I believe nearly everyone in the area has appreciated the unseasonably warm weather this past month. I can see that the newborn calves sure do. As the snow was melting in my garden a very complex network of under the snow tunnels, about 2 cm wide was revealed as a series of lines running all over the place.
What were they? They were mouse tunnels built so the mice could run freely about the garden below the snow crust and in safety from owls, hawks and four legged predators. Kind of like a mouse subway? I do wonder just how much damage the mice also did to roots and stems in the garden as they moved about.
Loon Creek never even began to freeze over this winter, that’s how mild it has been. One other unusual thing this winter was that there has been a lot more water flowing out of Loon Lake than usual during the winter season.
As the snow receded and the ground became more exposed I began to think about the garden books advice on mulching.
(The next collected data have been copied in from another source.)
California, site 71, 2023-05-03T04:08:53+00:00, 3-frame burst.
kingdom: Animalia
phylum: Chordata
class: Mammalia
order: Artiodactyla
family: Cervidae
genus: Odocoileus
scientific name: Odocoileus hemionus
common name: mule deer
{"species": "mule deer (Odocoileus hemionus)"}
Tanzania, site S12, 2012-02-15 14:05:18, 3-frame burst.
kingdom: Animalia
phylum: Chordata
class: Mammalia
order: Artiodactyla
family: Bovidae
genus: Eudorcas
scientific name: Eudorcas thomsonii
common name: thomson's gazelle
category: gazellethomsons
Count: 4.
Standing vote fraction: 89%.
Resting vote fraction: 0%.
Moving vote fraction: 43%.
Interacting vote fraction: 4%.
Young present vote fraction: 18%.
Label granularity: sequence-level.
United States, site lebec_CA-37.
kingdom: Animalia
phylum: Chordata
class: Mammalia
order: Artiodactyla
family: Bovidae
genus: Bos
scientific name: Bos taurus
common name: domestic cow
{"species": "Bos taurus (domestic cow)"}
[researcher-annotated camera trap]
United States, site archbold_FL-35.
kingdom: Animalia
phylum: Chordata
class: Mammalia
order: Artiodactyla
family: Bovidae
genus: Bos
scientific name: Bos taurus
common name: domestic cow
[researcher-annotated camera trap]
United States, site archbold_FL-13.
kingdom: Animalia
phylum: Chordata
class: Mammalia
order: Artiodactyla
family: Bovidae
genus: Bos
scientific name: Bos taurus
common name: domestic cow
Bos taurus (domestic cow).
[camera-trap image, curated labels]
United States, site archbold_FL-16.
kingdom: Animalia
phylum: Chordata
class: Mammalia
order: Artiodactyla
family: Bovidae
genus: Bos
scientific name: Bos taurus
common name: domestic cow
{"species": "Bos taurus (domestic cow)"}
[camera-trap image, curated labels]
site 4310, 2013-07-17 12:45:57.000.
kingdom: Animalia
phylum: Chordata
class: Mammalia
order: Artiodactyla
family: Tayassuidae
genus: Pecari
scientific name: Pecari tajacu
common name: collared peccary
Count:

Many say if the winter will be hard one should mulch heavily in the fall. I have always wondered about that advice, as how is one to know if the winter will be a hard one before it is winter? So I have always acted as if the winter will be a hard one. But what is a hard winter for plants? Here at Loon Lake, with an elevation of 850 meters above sea level, it can be a period of cold without snow cover and that is exactly what we have these days now that the snow has melted. The warm weather has tempted many plants into starting to grow and now with temperatures forecast to be back in the minus mid teens, this new growth is in danger of being killed. I have been piling even more straw and mulch on everything to keep the ground around from thawing out so the plants won’t even think about growing for another three weeks or so. Within the past five years I have recorded -17 degrees on April 15 so a couple weeks of warm in February mustn’t be taken as evidence that spring has arrived.
I have learned a new word. It is one invented in the UK – and it is Hibernot. It refers to a person who gets out and enjoys the cold winter weather; here I think the appropriate word for such a person is “Canadian” but I guess Hibernot works for the British. This is a movement to get people out doors, enjoying the winter countryside including starting up a charcoal grill and having a barbeque out in the cold sunny air. And what a good idea that is, not only is the air fresh but the smells and tastes of charcoal cooked food in the cold weather are really very appealing. There are advantages to living in the countryside, including being able to enjoy hot dogs grilled over an open fire.
Mid February is the usual time for the return of some of our summer birds who winter not so far away, especially the red winged blackbird and the varied thrush. This year they returned a few days earlier than last year and a number of immature bald eagles have just flown in and are sitting on the trees along the creek looking hungrily for fish. The spring sounds of bird songs are gradually replacing the winter sounds.
I participated again in the Great Backyard Bird Count and submitted my observations of 15 different species with black cap and mountain chickadees by far the most numerous bird species and Steller’s Jays also making a good showing in numbers. Lower down along Loon Lake Road Snow Buntings have been observed but I haven’t had the pleasure of seeing them this high up.
Daylight savings time is back. While I do like the extra daylight in the evening I do feel it is time to drop this clock forward in the spring and clock back in the fall program. BC is no longer a predominantly agrarian economy nor does the time changing contribute to significant savings in electricity. What it does do is confuse people and create havoc with some of the wildlife that graze near roads – as heavy traffic periods shift to a time they are out grazing.
Several months ago I wrote to the Ministry of Transport and Infrastructure (MOTI) about the increasing number and spread of noxious weeds along the Loon Lake Road on Ministry lands and adjacent crown land and pointed out that practises by the Ministry and its contractors were actually furthering their spread. I received a response just recently and it seems that everything is fine. According to the Ministry, there is a great deal of money set aside for managing the control of weeds on Ministry property ($1.3 million) and their contractors use best practises in sanding and roadside maintenance to ensure that their lands are free of noxious weeds.
So, in the new “real world” of the bureaucrats those noxious weeds you see along the roadside really aren’t there. MOTI staff, sitting at a computer in Kamloops, are doing everything right and therefore there aren’t any weeds along the road.